Data extract: Begin
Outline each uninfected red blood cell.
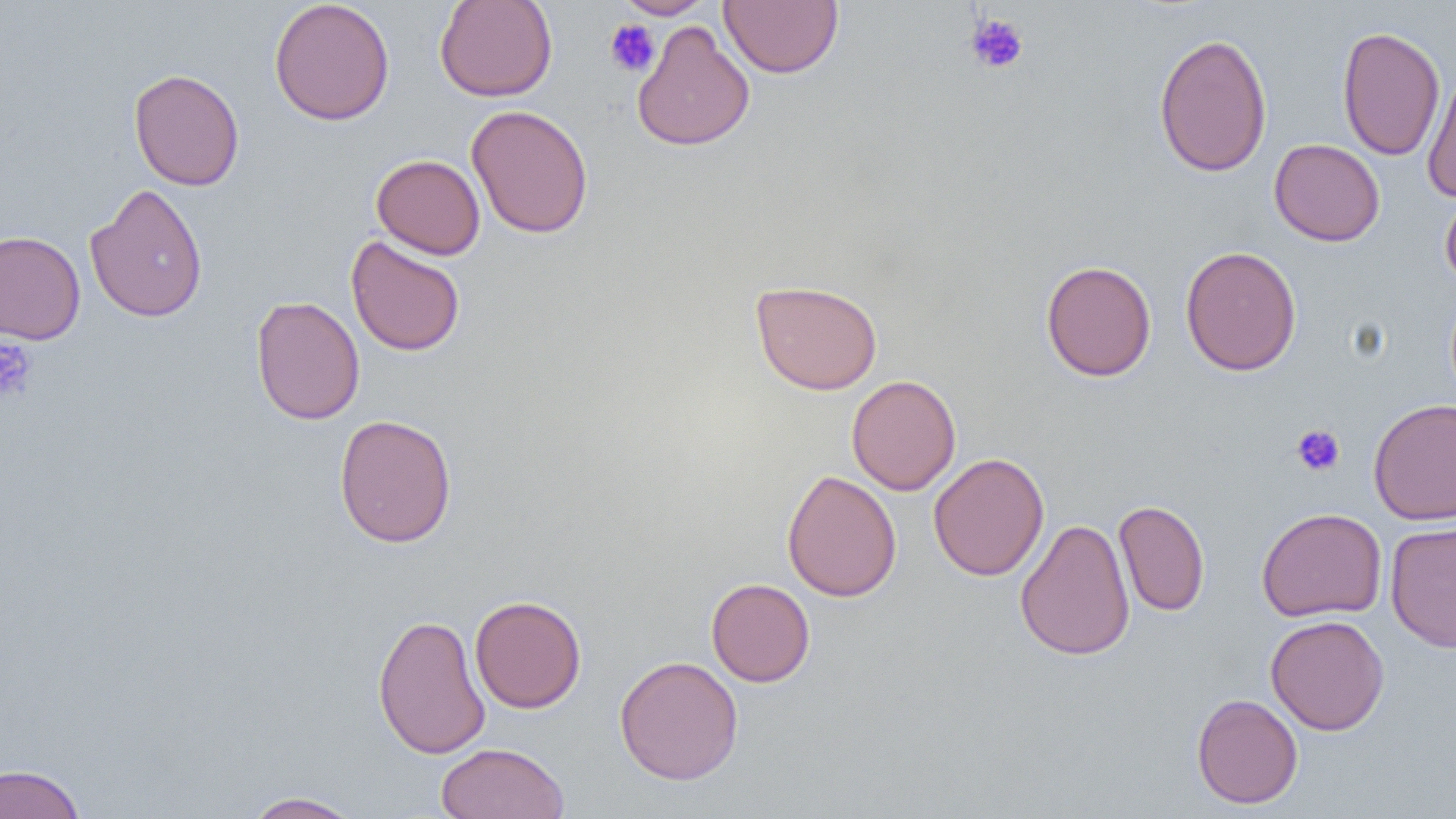
Approximate bounding boxes as named x1/y1/x2/y2 corners in pixels.
Uninfected red blood cells: (x1=268, y1=0, x2=396, y2=126), (x1=434, y1=0, x2=558, y2=102), (x1=616, y1=0, x2=715, y2=19), (x1=719, y1=1, x2=843, y2=78), (x1=631, y1=21, x2=755, y2=152), (x1=1337, y1=25, x2=1446, y2=161), (x1=1153, y1=32, x2=1272, y2=178), (x1=1423, y1=67, x2=1456, y2=202), (x1=129, y1=68, x2=244, y2=190), (x1=466, y1=104, x2=594, y2=239), (x1=1269, y1=139, x2=1385, y2=246), (x1=371, y1=154, x2=485, y2=259), (x1=85, y1=183, x2=209, y2=323), (x1=1440, y1=187, x2=1456, y2=290), (x1=0, y1=230, x2=85, y2=344), (x1=346, y1=235, x2=465, y2=357), (x1=1180, y1=245, x2=1302, y2=376), (x1=1041, y1=260, x2=1156, y2=381), (x1=750, y1=279, x2=883, y2=395), (x1=250, y1=295, x2=365, y2=425), (x1=846, y1=374, x2=961, y2=496), (x1=1368, y1=398, x2=1456, y2=525), (x1=333, y1=413, x2=457, y2=548), (x1=928, y1=452, x2=1049, y2=581), (x1=782, y1=469, x2=901, y2=603), (x1=1113, y1=500, x2=1210, y2=616), (x1=1256, y1=507, x2=1387, y2=622), (x1=1015, y1=518, x2=1135, y2=661), (x1=1385, y1=521, x2=1456, y2=653), (x1=706, y1=578, x2=815, y2=687), (x1=469, y1=594, x2=586, y2=713), (x1=372, y1=613, x2=490, y2=760), (x1=1265, y1=614, x2=1390, y2=735), (x1=614, y1=655, x2=744, y2=785), (x1=1191, y1=693, x2=1303, y2=809), (x1=435, y1=742, x2=570, y2=819), (x1=0, y1=763, x2=87, y2=819), (x1=241, y1=791, x2=365, y2=819).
Data extract: End
* [What needs to be done] For every line in the data above that holds "blood", return the line itself.

* [Solution below]
Outline each uninfected red blood cell.
Uninfected red blood cells: (x1=268, y1=0, x2=396, y2=126), (x1=434, y1=0, x2=558, y2=102), (x1=616, y1=0, x2=715, y2=19), (x1=719, y1=1, x2=843, y2=78), (x1=631, y1=21, x2=755, y2=152), (x1=1337, y1=25, x2=1446, y2=161), (x1=1153, y1=32, x2=1272, y2=178), (x1=1423, y1=67, x2=1456, y2=202), (x1=129, y1=68, x2=244, y2=190), (x1=466, y1=104, x2=594, y2=239), (x1=1269, y1=139, x2=1385, y2=246), (x1=371, y1=154, x2=485, y2=259), (x1=85, y1=183, x2=209, y2=323), (x1=1440, y1=187, x2=1456, y2=290), (x1=0, y1=230, x2=85, y2=344), (x1=346, y1=235, x2=465, y2=357), (x1=1180, y1=245, x2=1302, y2=376), (x1=1041, y1=260, x2=1156, y2=381), (x1=750, y1=279, x2=883, y2=395), (x1=250, y1=295, x2=365, y2=425), (x1=846, y1=374, x2=961, y2=496), (x1=1368, y1=398, x2=1456, y2=525), (x1=333, y1=413, x2=457, y2=548), (x1=928, y1=452, x2=1049, y2=581), (x1=782, y1=469, x2=901, y2=603), (x1=1113, y1=500, x2=1210, y2=616), (x1=1256, y1=507, x2=1387, y2=622), (x1=1015, y1=518, x2=1135, y2=661), (x1=1385, y1=521, x2=1456, y2=653), (x1=706, y1=578, x2=815, y2=687), (x1=469, y1=594, x2=586, y2=713), (x1=372, y1=613, x2=490, y2=760), (x1=1265, y1=614, x2=1390, y2=735), (x1=614, y1=655, x2=744, y2=785), (x1=1191, y1=693, x2=1303, y2=809), (x1=435, y1=742, x2=570, y2=819), (x1=0, y1=763, x2=87, y2=819), (x1=241, y1=791, x2=365, y2=819).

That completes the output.